#### INSTRUCTIONS TO FOLLOW
Please retype the records below word for word, leaving out the pictures.

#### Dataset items
== == ==

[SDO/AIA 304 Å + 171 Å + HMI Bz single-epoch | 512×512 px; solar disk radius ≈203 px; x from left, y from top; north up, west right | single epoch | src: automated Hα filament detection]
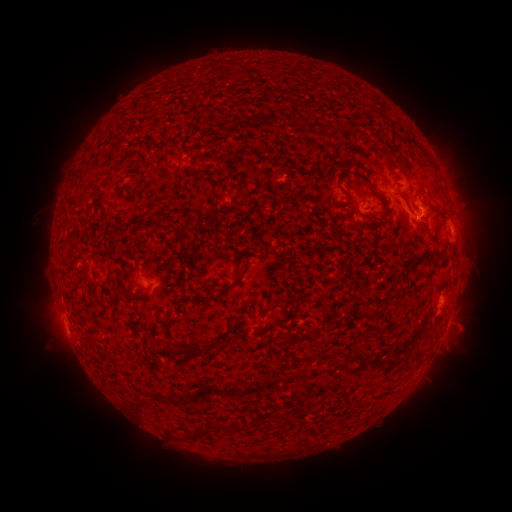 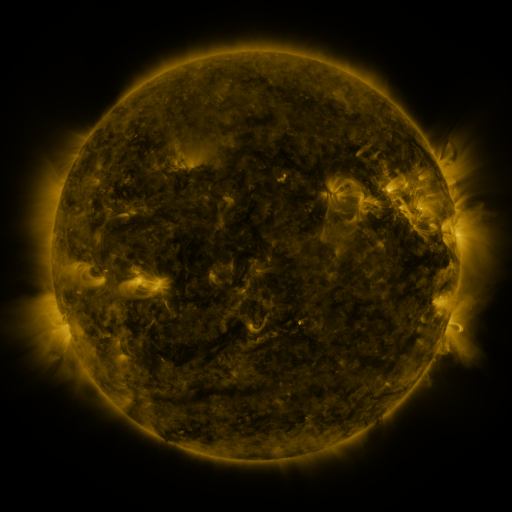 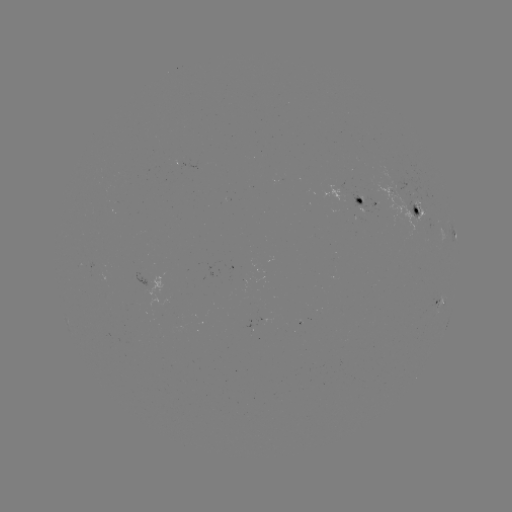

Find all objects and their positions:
filament: (168, 167)
filament: (359, 175)
filament: (76, 179)
filament: (100, 209)
filament: (170, 227)
filament: (243, 271)
filament: (231, 286)
filament: (204, 301)
filament: (169, 317)
filament: (368, 334)
filament: (99, 341)
filament: (190, 352)
filament: (310, 356)
filament: (281, 422)
filament: (224, 428)
filament: (200, 435)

== == ==

#### ANSWER TO THE TASK
[SDO/AIA 304 Å + 171 Å + HMI Bz single-epoch | 512×512 px; solar disk radius ≈203 px; x from left, y from top; north up, west right | single epoch | src: automated Hα filament detection]

Find all objects and their positions:
filament: (168, 167)
filament: (359, 175)
filament: (76, 179)
filament: (100, 209)
filament: (170, 227)
filament: (243, 271)
filament: (231, 286)
filament: (204, 301)
filament: (169, 317)
filament: (368, 334)
filament: (99, 341)
filament: (190, 352)
filament: (310, 356)
filament: (281, 422)
filament: (224, 428)
filament: (200, 435)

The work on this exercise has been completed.